[HOW TO COMPLETE THIS TASK]
Drop the pictures and repeat exactly from the "Q: What species is this?" line down to the last line of the entries below.

(Stored data)

★ ★ ★ ★ ★

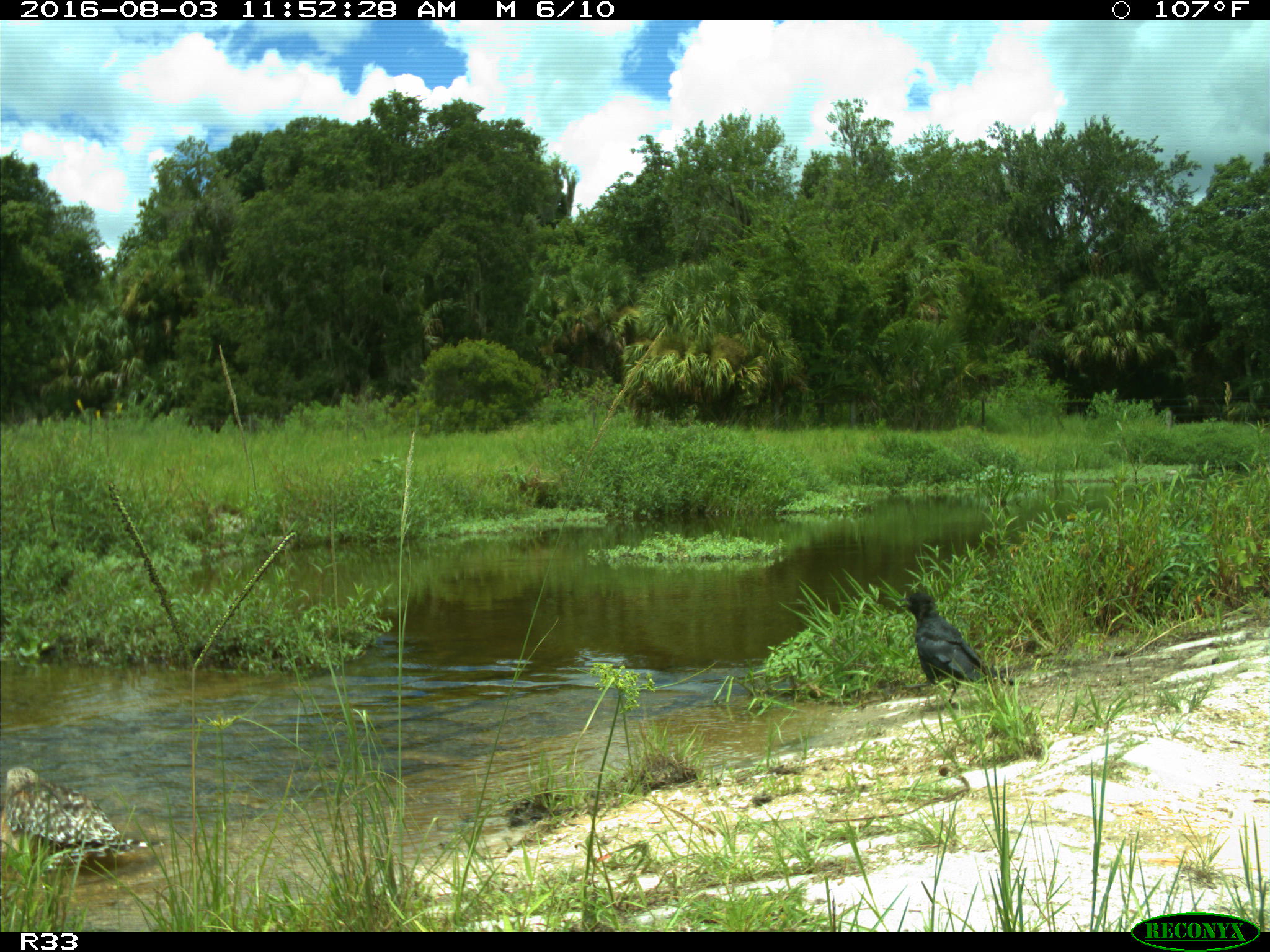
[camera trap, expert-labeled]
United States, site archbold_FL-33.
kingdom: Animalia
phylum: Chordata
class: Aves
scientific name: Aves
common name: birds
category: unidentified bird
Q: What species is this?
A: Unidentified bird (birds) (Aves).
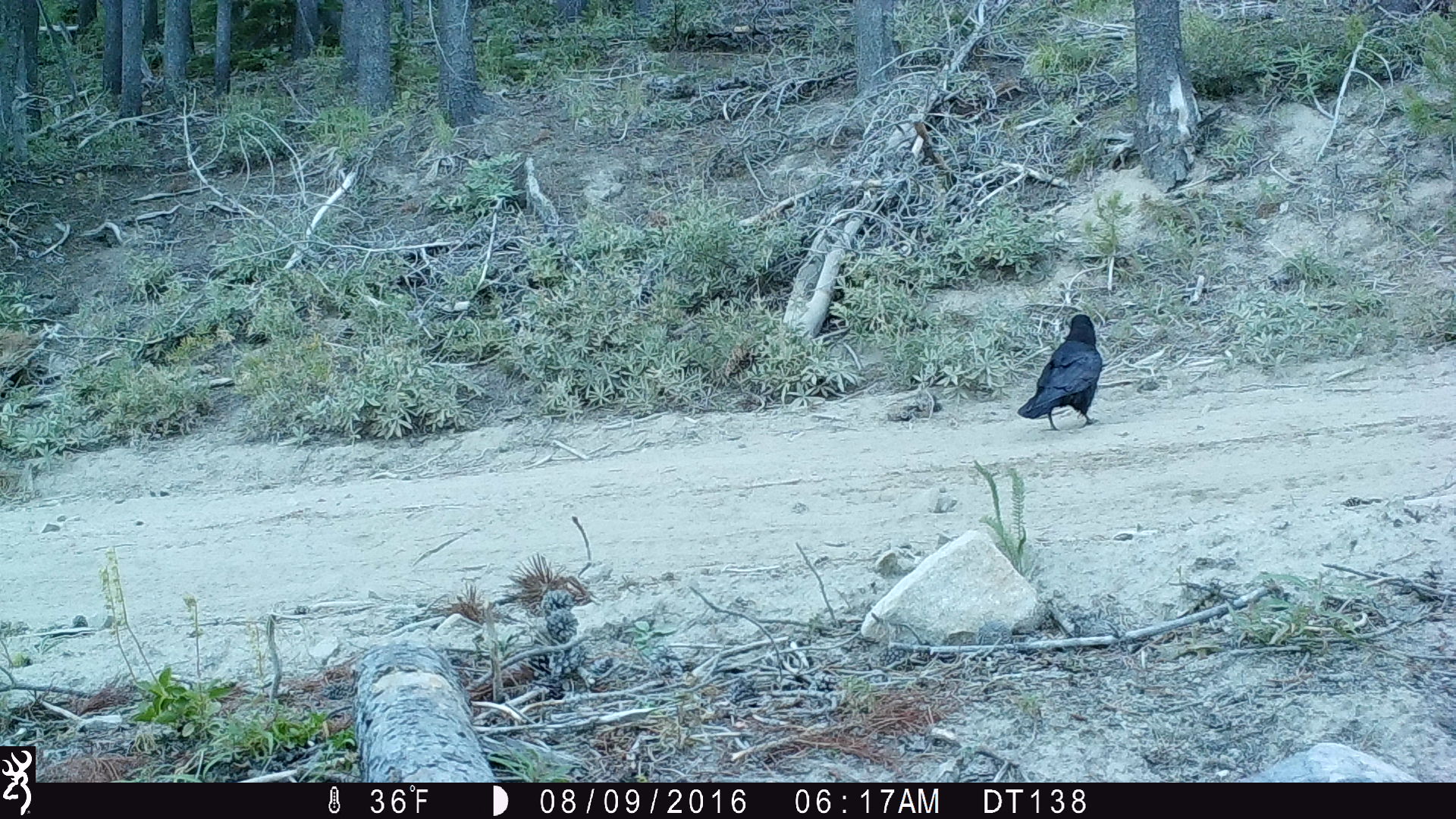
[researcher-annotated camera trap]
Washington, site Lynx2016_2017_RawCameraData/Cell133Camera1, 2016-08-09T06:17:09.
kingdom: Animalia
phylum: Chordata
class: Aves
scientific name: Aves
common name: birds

★ ★ ★ ★ ★

[OUTPUT OF THE EXERCISE]
Q: What species is this?
A: Unidentified bird (birds) (Aves).
[researcher-annotated camera trap]
Washington, site Lynx2016_2017_RawCameraData/Cell133Camera1, 2016-08-09T06:17:09.
kingdom: Animalia
phylum: Chordata
class: Aves
scientific name: Aves
common name: birds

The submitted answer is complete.